William Stephens identifies five classes of taboos: “those against menstrual blood as itself dangerous; those that require the isolation of menstruous women; those that prohibit menstrual sex; those that prohibit menstruous women’s cooking, especially for their husbands; and a general category of ‘other’ taboos. (Buckley and Gootlieb 1988: 11)”. From these categories Stephens suggests that in societies where women make significant economical contributions, that menstrual taboos are not as commonplace.
He places many taboos into the ‘other’ category which have an underlying presence of oppression against women, but this can be problematic. It can be argued that menstrual taboos in some instances actually enhance the power of women, even if some may view them as oppressed in general. In some situations, women may be excluded from certain prestigious activities such as hunting, and may therefore not be allowed to come into contact with a man’s hunting gear. This can be viewed as a male dominance over women as they are not allowed to become involved with ‘important’ affairs.
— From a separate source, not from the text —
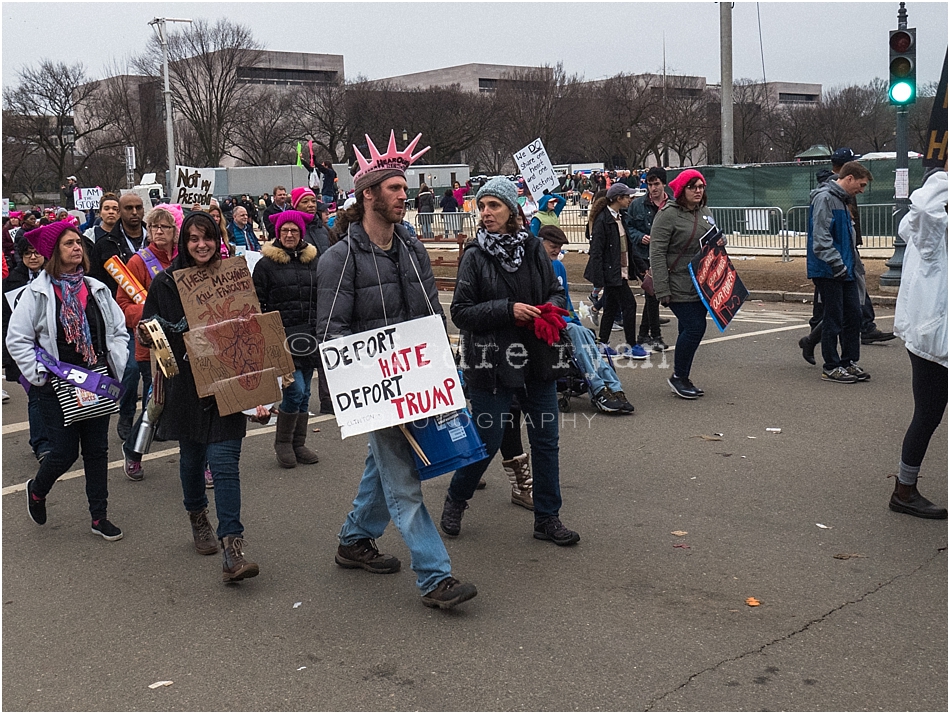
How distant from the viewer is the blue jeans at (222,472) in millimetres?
5293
But in some cultures, where it is forbidden for men to come into contact with things in the female domain, menstrual taboos can be understood in the opposite manner. Although these differences may seem parallel, the anthropological interpretation of them has been binary. So the possibility that these taboos actually enhance a woman’s power rather than suppressing it, has been largely ignored by people investigating. Other approaches have been taken to try and explain menstrual taboos. There is the psychoanalytic approach which has been carried out by a few researchers over the years.
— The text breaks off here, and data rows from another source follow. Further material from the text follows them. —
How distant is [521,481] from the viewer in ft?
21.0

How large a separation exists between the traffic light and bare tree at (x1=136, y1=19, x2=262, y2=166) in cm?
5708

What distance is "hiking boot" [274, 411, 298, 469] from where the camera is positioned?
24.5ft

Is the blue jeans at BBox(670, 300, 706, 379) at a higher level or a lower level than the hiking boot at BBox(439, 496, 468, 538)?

William Stephens is an interesting case who believed that men possessed a “castration anxiety” that was responsible for menstrual taboos because he presumes that “the sight or thought of a person who bleeds from the genitals (a menstruating woman) is frightening to a person who has intense castration anxiety. (Stephens 1962: 93)”. He therefore thought that if a society had stronger menstrual taboos, then that society possessed a stronger sense of castration anxiety. This seems like quite a controversial claim that he admits is untestable, due to it being unconscious or subconscious in nature.
Stephens however, still tried to gather evidence for his theory, looking for correlations between taboos and strict paternal authority, maternal seduction of sons and strong punishment for masturbation. His statistics however, are quite weak in nature and are more suggestive rather than conclusive. I do not believe Stephen’s case to be a strong one, as it seems to suggest that menstrual taboos have been created purely for the benefit of males, and that men write the cultural scripts and women simply have to be subordinate and follow the rules.
So, women in varying cultures and societies do seem to share the cross-cultural occurrence of menstrual taboos. However, not all of these are necessarily based on the oppression of women. In some cases the separation of women can be liberating for them and allow them time away with social support from their female peers. There have been flaws in the examinations of such taboos that throw together all such things under one umbrella. These phenomena should be studied independently across different cultures and religions to provide useful information for anthropologists.
Works Cited Buckley, Thomas C. T. , and Alma Gottlieb. Blood Magic: the Anthropology of Menstruation. Berkeley: University of California, 1988. Print. La, Fontaine Jean De, and Marianne Moore. The Fables of La Fontaine;. New York: Viking, 1972. Print. Stephens, William N. The Family in Cross-cultural Perspective. New York: Holt, Rinehart and Winston, 1962. Print. Weideger, Paula. Menstruation and Menopause: the Physiology and Psychology, the Myth and the Reality. New York: Knopf, 1977. Print.